The chassis dissipates almost 200 W and operates on military aircraft reaching altitudes up to 50,000 ft. Flotherm from Flomerics Inc., Marlborough, Mass., provided the simulation software.

Hybricon engineer Michael Palis says the ATR uses forced-air cooling, so fan performance, heat-sink design, and the amount of airflow going through the enclosure are critical. Problems arise because electronics are difficult to cool at high altitudes, where air has less density than at sea level. Airflow through the device must rise by a large factor just to maintain the same cooling level.
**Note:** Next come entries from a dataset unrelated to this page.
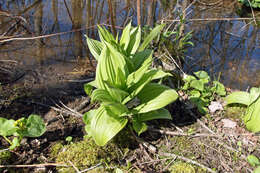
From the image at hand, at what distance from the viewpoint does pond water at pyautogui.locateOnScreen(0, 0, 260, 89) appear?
3.28 m

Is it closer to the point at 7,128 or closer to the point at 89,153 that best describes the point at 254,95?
the point at 89,153

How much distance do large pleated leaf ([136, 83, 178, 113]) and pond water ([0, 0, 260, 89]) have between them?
43.8 inches

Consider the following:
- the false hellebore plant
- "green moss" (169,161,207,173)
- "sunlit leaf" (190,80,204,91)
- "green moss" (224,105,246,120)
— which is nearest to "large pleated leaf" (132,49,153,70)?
the false hellebore plant

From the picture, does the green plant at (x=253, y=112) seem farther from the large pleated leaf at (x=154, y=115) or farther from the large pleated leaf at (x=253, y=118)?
the large pleated leaf at (x=154, y=115)

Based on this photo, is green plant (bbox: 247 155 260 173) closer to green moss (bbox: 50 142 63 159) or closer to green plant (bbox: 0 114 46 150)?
green moss (bbox: 50 142 63 159)

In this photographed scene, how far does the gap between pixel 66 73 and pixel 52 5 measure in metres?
2.60

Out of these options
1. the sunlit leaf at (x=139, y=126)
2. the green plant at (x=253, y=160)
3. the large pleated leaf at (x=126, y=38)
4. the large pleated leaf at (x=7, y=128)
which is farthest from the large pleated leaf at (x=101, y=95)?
the green plant at (x=253, y=160)

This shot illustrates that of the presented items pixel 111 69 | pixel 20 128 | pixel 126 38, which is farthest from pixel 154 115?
pixel 20 128

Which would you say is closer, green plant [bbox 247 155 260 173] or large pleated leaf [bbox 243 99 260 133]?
green plant [bbox 247 155 260 173]

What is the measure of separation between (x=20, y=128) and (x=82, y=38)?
8.25ft

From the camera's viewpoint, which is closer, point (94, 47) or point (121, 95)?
point (121, 95)

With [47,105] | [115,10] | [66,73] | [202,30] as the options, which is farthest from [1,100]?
[202,30]

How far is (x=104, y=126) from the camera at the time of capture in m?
1.80

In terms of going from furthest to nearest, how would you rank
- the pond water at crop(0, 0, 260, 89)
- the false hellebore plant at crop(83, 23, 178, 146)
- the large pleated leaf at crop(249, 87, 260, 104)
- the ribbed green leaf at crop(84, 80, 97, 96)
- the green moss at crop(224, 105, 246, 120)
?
the pond water at crop(0, 0, 260, 89) → the green moss at crop(224, 105, 246, 120) → the large pleated leaf at crop(249, 87, 260, 104) → the ribbed green leaf at crop(84, 80, 97, 96) → the false hellebore plant at crop(83, 23, 178, 146)
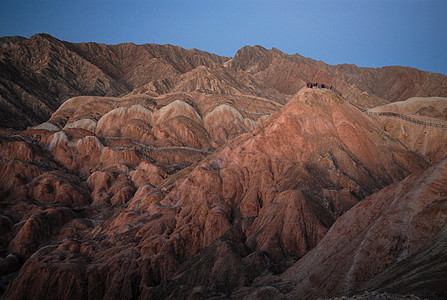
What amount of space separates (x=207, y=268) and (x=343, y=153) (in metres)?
18.6

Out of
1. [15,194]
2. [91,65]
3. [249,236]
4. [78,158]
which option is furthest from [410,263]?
[91,65]

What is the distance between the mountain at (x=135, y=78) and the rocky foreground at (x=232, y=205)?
3316cm

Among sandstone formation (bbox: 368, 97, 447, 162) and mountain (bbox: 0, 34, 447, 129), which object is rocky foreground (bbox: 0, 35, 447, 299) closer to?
sandstone formation (bbox: 368, 97, 447, 162)

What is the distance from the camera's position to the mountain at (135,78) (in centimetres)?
12512

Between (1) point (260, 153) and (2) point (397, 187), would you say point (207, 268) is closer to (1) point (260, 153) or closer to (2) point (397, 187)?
(2) point (397, 187)

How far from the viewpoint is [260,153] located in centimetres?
4281

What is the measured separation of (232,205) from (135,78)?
460 feet

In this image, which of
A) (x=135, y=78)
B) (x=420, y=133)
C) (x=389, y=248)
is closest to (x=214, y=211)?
(x=389, y=248)

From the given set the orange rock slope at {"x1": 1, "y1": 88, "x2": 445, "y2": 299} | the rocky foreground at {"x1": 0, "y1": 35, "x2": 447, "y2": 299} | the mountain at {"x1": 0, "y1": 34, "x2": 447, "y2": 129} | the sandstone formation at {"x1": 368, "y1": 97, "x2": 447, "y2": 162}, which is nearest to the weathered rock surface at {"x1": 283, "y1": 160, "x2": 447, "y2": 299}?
the rocky foreground at {"x1": 0, "y1": 35, "x2": 447, "y2": 299}

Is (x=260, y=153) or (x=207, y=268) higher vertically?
(x=260, y=153)

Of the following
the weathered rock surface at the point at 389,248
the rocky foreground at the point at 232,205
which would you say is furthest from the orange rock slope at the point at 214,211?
the weathered rock surface at the point at 389,248

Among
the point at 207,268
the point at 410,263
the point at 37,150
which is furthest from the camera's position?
the point at 37,150

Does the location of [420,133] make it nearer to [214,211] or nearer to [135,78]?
[214,211]

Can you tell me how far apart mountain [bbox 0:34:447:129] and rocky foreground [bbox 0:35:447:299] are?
33.2 m
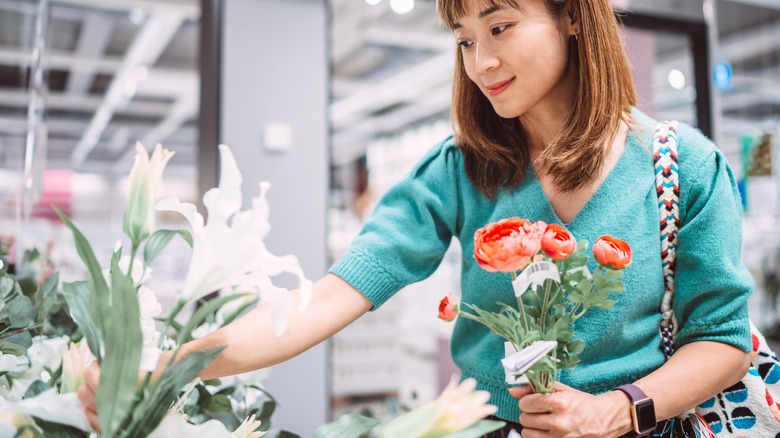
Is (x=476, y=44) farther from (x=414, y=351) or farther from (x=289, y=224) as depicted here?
(x=414, y=351)

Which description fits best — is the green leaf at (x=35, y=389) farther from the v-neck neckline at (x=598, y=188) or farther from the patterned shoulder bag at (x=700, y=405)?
the patterned shoulder bag at (x=700, y=405)

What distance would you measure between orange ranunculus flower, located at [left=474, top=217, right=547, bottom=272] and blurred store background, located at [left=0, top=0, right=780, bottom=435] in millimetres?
692

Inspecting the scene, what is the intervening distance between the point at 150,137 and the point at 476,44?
11182mm

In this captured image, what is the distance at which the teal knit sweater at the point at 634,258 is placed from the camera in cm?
79

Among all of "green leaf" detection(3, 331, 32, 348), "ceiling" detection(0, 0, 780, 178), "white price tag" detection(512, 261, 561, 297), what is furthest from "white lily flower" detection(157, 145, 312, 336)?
"ceiling" detection(0, 0, 780, 178)

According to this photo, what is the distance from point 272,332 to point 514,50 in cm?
48

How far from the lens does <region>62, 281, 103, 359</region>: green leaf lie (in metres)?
0.51

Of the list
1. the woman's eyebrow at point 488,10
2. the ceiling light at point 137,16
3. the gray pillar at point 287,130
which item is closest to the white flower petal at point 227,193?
the woman's eyebrow at point 488,10

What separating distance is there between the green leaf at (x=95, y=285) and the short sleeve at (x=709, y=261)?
707 millimetres

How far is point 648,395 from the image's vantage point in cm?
73

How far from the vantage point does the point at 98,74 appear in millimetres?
7449

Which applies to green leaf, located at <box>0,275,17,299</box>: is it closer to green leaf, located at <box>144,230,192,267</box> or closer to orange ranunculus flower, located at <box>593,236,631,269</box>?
green leaf, located at <box>144,230,192,267</box>

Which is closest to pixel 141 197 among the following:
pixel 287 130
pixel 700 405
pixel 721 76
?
pixel 700 405

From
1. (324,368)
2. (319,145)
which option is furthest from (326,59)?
(324,368)
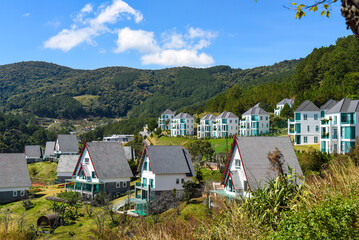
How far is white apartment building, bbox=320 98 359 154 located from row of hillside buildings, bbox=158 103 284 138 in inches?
973

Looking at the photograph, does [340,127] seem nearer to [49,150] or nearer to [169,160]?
[169,160]

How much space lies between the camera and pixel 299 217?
8.30 m

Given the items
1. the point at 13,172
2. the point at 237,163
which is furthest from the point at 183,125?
the point at 237,163

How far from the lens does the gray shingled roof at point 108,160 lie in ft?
151

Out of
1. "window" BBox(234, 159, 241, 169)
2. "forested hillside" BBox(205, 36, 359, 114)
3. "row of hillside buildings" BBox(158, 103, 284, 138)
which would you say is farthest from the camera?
"forested hillside" BBox(205, 36, 359, 114)

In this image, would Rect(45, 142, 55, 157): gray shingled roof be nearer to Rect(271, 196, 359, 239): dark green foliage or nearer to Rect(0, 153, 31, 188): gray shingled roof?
Rect(0, 153, 31, 188): gray shingled roof

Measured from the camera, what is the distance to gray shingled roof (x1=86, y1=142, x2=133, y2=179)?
46.1m

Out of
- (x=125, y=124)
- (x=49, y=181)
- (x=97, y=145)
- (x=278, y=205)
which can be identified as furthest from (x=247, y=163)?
(x=125, y=124)

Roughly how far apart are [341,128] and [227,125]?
47.5m

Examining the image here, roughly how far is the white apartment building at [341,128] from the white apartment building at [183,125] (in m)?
61.6

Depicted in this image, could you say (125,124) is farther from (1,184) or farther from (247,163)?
(247,163)

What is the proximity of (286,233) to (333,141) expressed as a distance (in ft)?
155

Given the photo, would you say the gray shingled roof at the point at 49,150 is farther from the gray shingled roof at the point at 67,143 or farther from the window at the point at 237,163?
the window at the point at 237,163

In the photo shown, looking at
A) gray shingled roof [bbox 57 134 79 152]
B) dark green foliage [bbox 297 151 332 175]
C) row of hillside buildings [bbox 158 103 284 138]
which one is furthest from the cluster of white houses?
gray shingled roof [bbox 57 134 79 152]
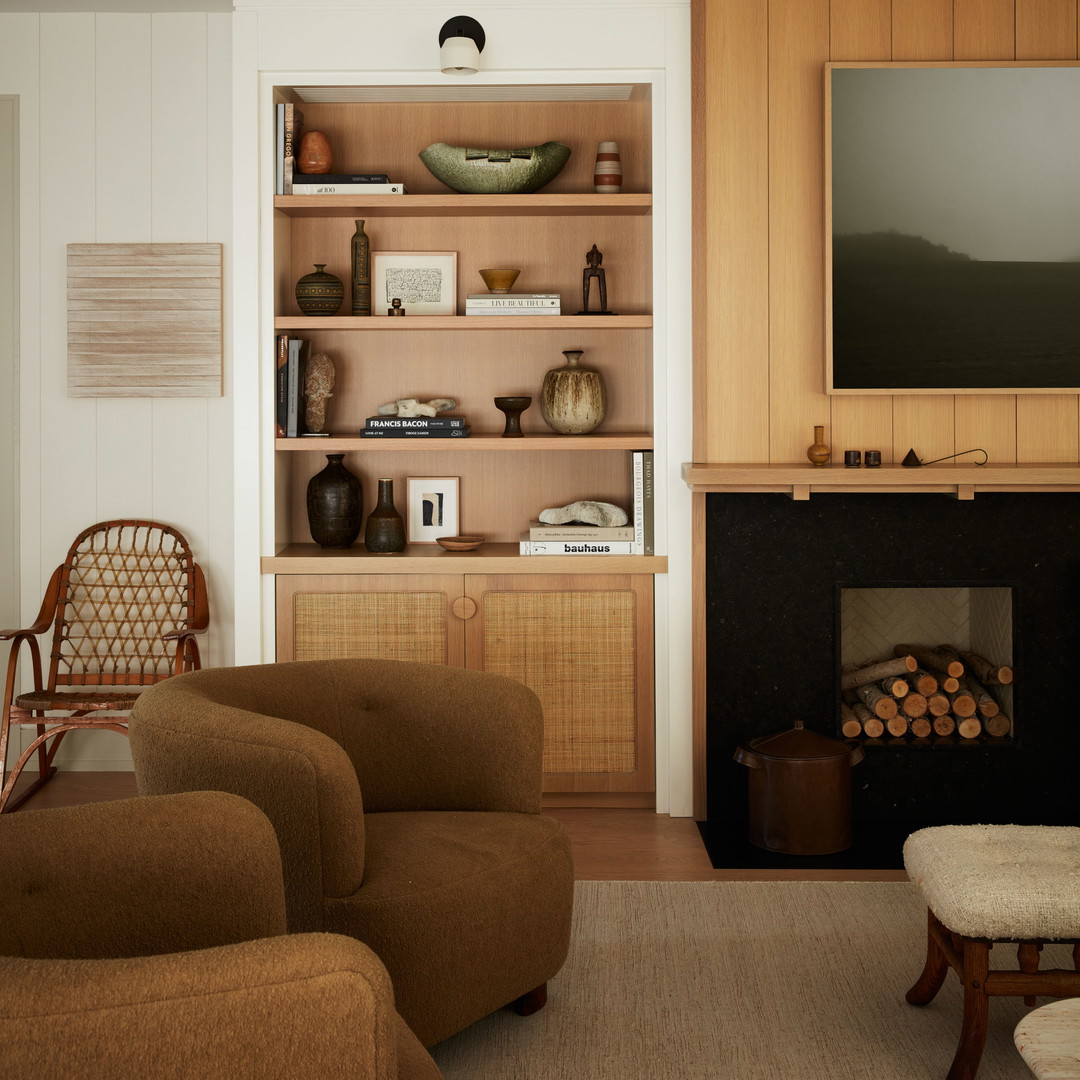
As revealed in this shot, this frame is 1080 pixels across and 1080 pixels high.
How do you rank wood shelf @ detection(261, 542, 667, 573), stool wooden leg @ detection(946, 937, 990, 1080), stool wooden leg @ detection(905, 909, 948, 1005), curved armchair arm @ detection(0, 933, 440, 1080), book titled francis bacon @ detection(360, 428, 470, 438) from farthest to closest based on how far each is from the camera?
book titled francis bacon @ detection(360, 428, 470, 438) < wood shelf @ detection(261, 542, 667, 573) < stool wooden leg @ detection(905, 909, 948, 1005) < stool wooden leg @ detection(946, 937, 990, 1080) < curved armchair arm @ detection(0, 933, 440, 1080)

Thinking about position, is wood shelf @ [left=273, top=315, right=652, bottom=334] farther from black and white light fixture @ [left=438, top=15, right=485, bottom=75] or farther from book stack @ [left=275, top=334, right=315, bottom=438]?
black and white light fixture @ [left=438, top=15, right=485, bottom=75]

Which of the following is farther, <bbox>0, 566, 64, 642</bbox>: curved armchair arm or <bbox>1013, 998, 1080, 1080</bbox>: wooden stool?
<bbox>0, 566, 64, 642</bbox>: curved armchair arm

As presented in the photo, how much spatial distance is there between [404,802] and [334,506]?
5.21 feet

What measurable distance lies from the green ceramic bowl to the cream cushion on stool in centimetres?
245

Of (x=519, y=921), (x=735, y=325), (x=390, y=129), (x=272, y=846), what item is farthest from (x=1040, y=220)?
(x=272, y=846)

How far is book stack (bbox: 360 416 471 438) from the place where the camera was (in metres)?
3.81

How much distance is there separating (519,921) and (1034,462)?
2.25 metres

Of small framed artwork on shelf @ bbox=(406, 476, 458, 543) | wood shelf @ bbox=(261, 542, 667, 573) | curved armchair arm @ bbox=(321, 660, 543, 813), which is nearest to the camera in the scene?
curved armchair arm @ bbox=(321, 660, 543, 813)

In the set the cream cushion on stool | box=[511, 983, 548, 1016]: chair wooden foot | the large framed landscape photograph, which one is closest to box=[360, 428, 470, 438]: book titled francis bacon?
the large framed landscape photograph

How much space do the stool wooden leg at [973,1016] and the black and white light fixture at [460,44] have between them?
9.12 feet

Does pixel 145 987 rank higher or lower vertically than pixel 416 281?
lower

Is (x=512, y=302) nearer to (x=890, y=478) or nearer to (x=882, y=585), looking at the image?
(x=890, y=478)

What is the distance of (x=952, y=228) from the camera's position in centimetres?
348

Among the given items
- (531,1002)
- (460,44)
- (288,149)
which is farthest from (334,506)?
(531,1002)
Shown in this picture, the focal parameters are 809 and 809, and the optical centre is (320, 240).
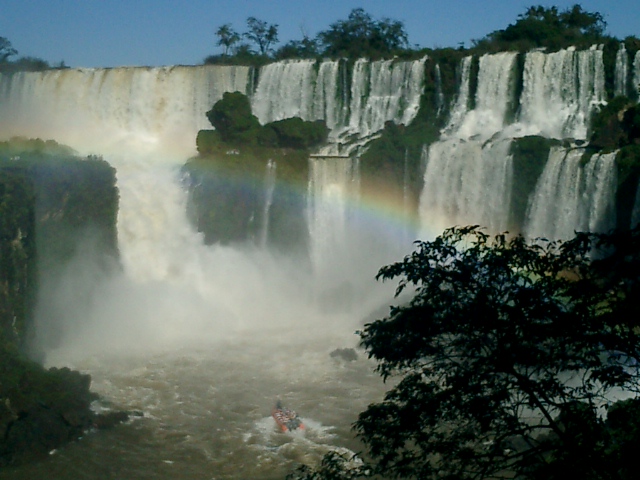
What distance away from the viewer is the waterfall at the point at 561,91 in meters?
24.1

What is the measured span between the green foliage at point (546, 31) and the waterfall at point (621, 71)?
4.72m

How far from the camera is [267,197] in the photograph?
→ 2559cm

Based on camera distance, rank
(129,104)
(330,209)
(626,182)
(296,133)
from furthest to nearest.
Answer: (129,104), (296,133), (330,209), (626,182)

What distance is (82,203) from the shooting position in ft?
73.3

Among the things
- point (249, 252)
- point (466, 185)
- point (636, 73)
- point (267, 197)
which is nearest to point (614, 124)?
point (636, 73)

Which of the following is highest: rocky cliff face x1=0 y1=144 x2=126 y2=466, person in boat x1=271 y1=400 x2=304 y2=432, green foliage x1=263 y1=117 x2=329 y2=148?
green foliage x1=263 y1=117 x2=329 y2=148

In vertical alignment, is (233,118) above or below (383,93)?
below

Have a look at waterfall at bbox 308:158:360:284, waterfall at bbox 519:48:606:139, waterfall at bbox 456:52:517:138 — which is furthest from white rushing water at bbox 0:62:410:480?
waterfall at bbox 519:48:606:139

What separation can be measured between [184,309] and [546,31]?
1902cm

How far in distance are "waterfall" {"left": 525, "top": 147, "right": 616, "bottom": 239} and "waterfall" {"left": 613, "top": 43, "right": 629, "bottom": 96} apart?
12.5 ft

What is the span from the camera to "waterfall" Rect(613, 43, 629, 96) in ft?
77.6

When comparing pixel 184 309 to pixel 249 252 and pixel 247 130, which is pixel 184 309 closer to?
pixel 249 252

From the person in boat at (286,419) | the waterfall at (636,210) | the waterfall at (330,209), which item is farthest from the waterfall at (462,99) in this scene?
the person in boat at (286,419)

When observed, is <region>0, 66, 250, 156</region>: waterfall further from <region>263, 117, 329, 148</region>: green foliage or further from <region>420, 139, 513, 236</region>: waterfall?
<region>420, 139, 513, 236</region>: waterfall
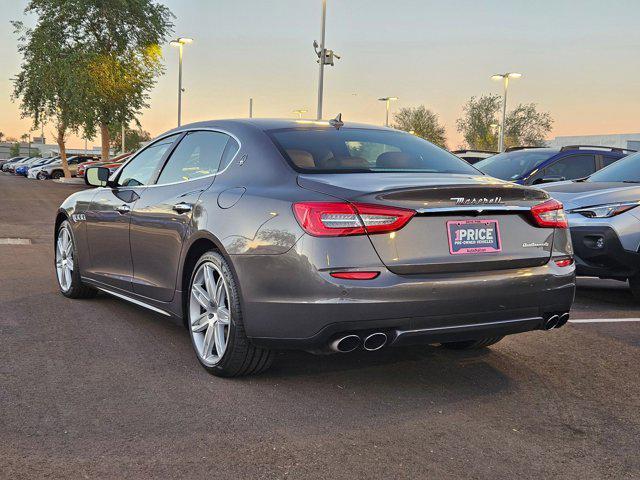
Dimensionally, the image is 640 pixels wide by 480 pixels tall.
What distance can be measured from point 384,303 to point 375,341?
0.22 metres

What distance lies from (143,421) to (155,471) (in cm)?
62

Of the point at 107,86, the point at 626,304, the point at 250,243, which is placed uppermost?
the point at 107,86

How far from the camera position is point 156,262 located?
206 inches

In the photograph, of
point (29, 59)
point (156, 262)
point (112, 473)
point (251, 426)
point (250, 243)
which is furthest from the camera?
point (29, 59)

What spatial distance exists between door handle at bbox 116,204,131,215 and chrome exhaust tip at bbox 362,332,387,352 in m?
2.53

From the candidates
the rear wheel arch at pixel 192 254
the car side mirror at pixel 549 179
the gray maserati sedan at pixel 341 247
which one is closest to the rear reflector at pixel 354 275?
the gray maserati sedan at pixel 341 247

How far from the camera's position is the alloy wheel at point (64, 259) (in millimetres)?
6977

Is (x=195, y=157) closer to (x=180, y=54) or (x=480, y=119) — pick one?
(x=180, y=54)

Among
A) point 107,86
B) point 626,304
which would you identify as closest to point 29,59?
point 107,86

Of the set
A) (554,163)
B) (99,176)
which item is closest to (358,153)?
(99,176)

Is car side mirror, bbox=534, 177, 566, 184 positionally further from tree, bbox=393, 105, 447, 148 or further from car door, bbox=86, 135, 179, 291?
tree, bbox=393, 105, 447, 148

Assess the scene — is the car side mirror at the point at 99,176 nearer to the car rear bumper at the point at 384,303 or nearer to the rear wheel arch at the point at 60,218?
the rear wheel arch at the point at 60,218

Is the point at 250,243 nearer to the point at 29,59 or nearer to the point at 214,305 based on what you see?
the point at 214,305

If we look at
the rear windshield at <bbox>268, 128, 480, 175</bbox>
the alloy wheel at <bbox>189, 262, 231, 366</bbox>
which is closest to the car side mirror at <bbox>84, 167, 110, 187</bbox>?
the alloy wheel at <bbox>189, 262, 231, 366</bbox>
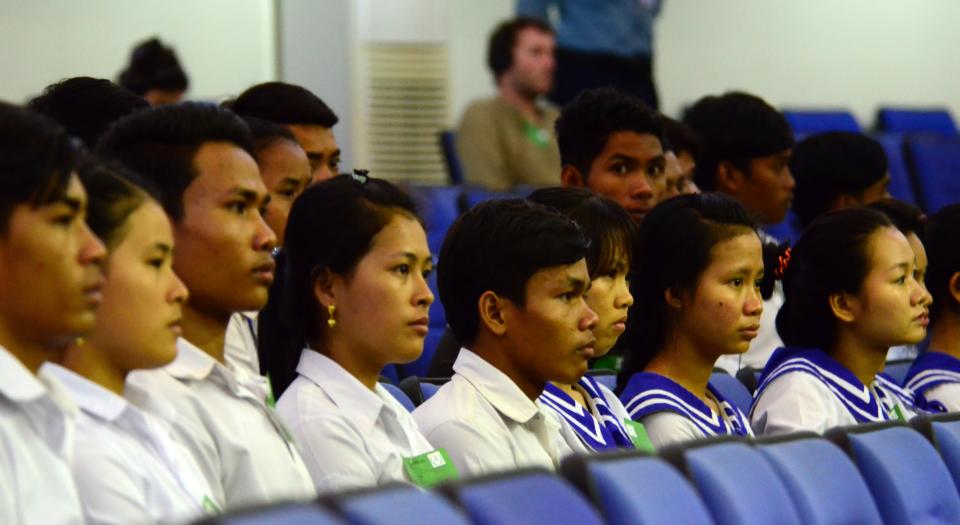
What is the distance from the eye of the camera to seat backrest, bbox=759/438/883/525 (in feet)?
7.27

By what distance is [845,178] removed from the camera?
4.91 m

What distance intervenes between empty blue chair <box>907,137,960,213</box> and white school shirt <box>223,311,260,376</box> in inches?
173

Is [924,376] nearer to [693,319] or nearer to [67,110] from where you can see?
[693,319]

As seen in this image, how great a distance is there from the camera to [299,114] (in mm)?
3600

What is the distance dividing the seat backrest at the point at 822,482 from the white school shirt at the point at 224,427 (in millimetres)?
650

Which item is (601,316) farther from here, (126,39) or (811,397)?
(126,39)

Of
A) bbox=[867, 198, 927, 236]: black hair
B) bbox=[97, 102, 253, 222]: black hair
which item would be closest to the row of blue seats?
bbox=[97, 102, 253, 222]: black hair

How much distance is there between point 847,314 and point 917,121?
546cm

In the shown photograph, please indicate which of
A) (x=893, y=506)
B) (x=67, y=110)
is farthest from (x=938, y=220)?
(x=67, y=110)

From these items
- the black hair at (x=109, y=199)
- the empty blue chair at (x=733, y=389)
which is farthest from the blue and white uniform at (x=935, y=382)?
the black hair at (x=109, y=199)

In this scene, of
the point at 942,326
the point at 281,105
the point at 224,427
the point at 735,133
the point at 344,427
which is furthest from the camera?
the point at 735,133

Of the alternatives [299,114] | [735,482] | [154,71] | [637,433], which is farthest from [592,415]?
[154,71]

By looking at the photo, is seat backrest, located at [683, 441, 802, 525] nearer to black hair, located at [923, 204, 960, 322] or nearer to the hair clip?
the hair clip

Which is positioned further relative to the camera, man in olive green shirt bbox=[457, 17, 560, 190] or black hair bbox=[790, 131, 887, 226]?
man in olive green shirt bbox=[457, 17, 560, 190]
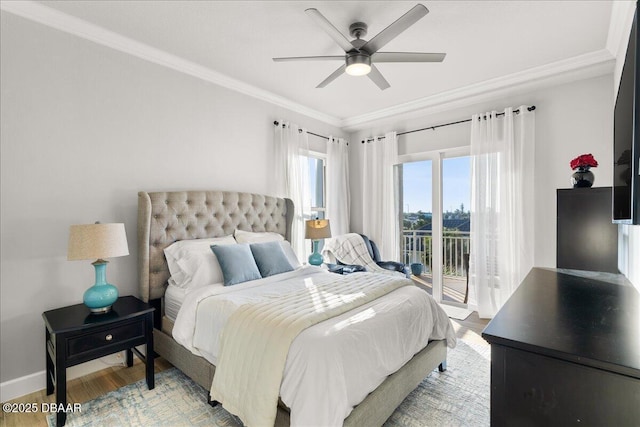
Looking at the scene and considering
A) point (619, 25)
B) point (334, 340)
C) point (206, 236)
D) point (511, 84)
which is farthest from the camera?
point (511, 84)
Among other items, the chassis contained a fan, nine PCBs, two power supplies, and two cold walls for mounting various components. Cards in the unit conduct heat to their edges through traces. PCB fasteners provide connections between the PCB and the conductioncard case. The fans draw ambient air across twin heat sinks. The critical requirement: The chassis must maintain PCB temperatures at 75°C or less at high altitudes.

“We created a Flotherm model using simple cuboid elements to represent most components,” Palis says. “We modeled heat dissipation as a 70% transfer from the PCB to the card cage, and a 30% transfer through the fastener. We used planar sources to simulate heat loadings, and did not consider convection in the card cage.”

The fan curve came from the manufacturer’s Web site, but Palis modified it to account for varying air density at different altitudes. He selected a fan from the Flotherm library with performance close to the actual fan, tweaked parameters, and dropped the modified fan on the cooling model.

“We also optimized the number of fins on the heat sink,” says Palis. “We set up the software to vary parameters over a range, as well as monitor points on the edges of each PCB to track the performance of each design. The software ran each iteration and simulated flow velocity and temperatures in the enclosure.”

Palis swapped in fans until the simulation showed temperatures well below 75°C. The real ATR chassis, based on Flotherm results, performed almost exactly as predicted by the simulation.